[[ Reading passage, beginning ]]

Particularly targeting vinyl in the Northeast and we saw some ridiculously high numbers for vinyl volumes in the first quarter?

Louis Gries

Management

I think we had some ridiculous numbers up there as well and that was just a monthly variance thing. I don't know why, at the same time we had a bit of a spike, they had a bit of a spike. But again we track the VSI number and we do look at it. I mean we look at the public companies and once they give us the information, we were able to correlate pretty closely with our reduction in PDG pretty well timed to slowing of the rate of decline in vinyl citing. And right now if you bring that forward six months and say okay you think your PDG is better, do you think vinyl is doing worse, you really can’t declare that either, they have a okay trend, they went through a softening and then they kind of have an okay trend right now. But believe me if you’re invested in Hardie, you’re investing on a basis that vinyl is going to continue to decline and we are certainly of the belief and we think we’re seeing it but you can’t look at short term numbers and always pull it out exactly, especially monthly numbers you just can't do. But again whether it’s hard citing, vinyl, we always look at everything four-quarter rolling. And when we are talking to in August, we didn’t like or even in November, we did like the four-quarter rolling. We like the four-quarter rolling better for the three categories than we did either in November or August.

Peter Stein

Management

Thanks first, so Peter Stein, Macquarie. Could you perhaps just give us a bit more of a sense and a background on the issue with the plant?

Louis Gries

Management

I mean we’re not going to give you all the details and we’ve decided to not tell you which facility, just embarrass the facility any further. But the - yeah, it was a just a management mistake, it was a breakdown in the management system, we made products that shouldn't have been made and we had [indiscernible] situation that cost us about $7 million.

Peter Stein

Management

And that’s obviously at the EBIT line?

Louis Gries

Management

Pardon me?

Peter Stein

Management

That’s at the EBIT line?

Louis Gries

Management

Yes, cost of goods sold that’s in, right.

[[ Reading passage, end ]]

In the earnings call transcript, roughly how much did the plant issue cost the company? Rely only on the transcript to answer.

[[ Entries shown, beginning ]]

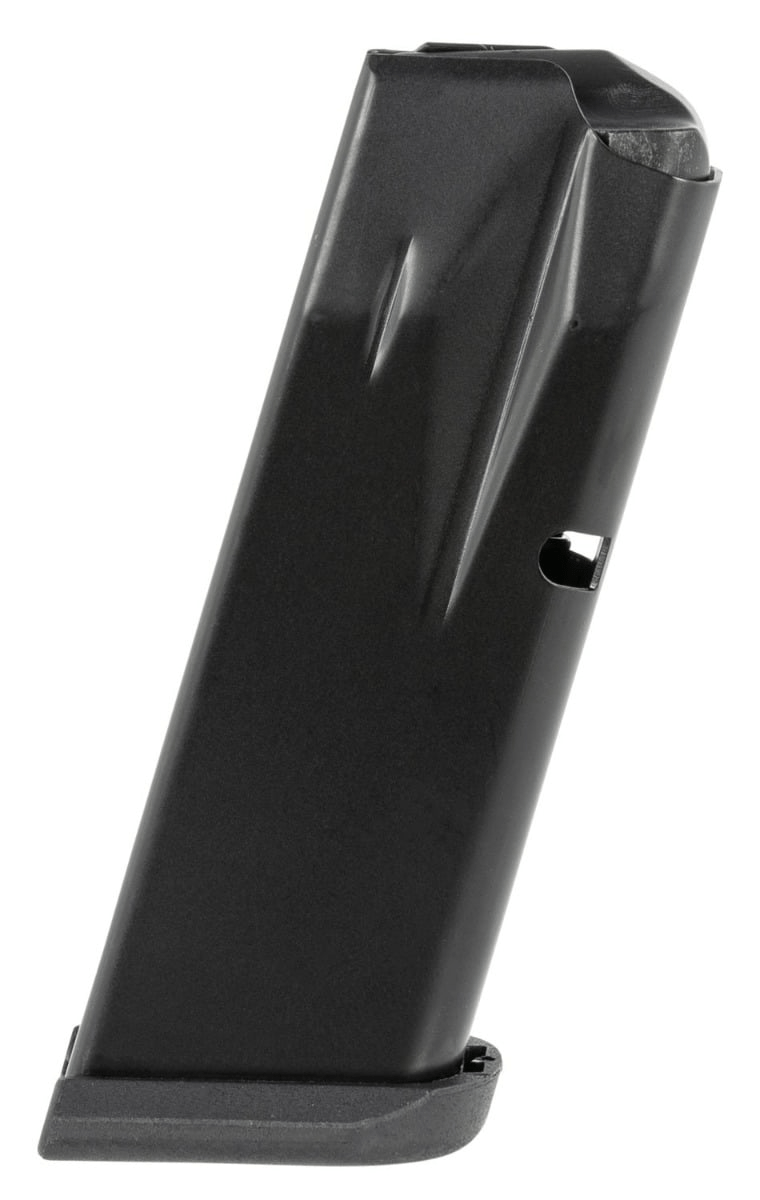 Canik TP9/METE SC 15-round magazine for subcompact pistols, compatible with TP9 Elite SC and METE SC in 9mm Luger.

[[ Entries shown, end ]]
[[ Entries shown, beginning ]]

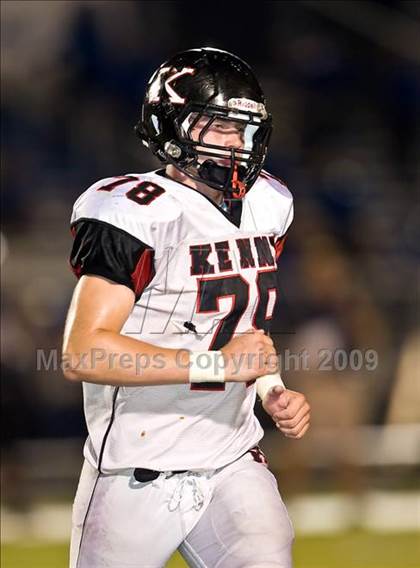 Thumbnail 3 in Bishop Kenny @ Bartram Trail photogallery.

[[ Entries shown, end ]]

▶ Expected answer: About $7 million.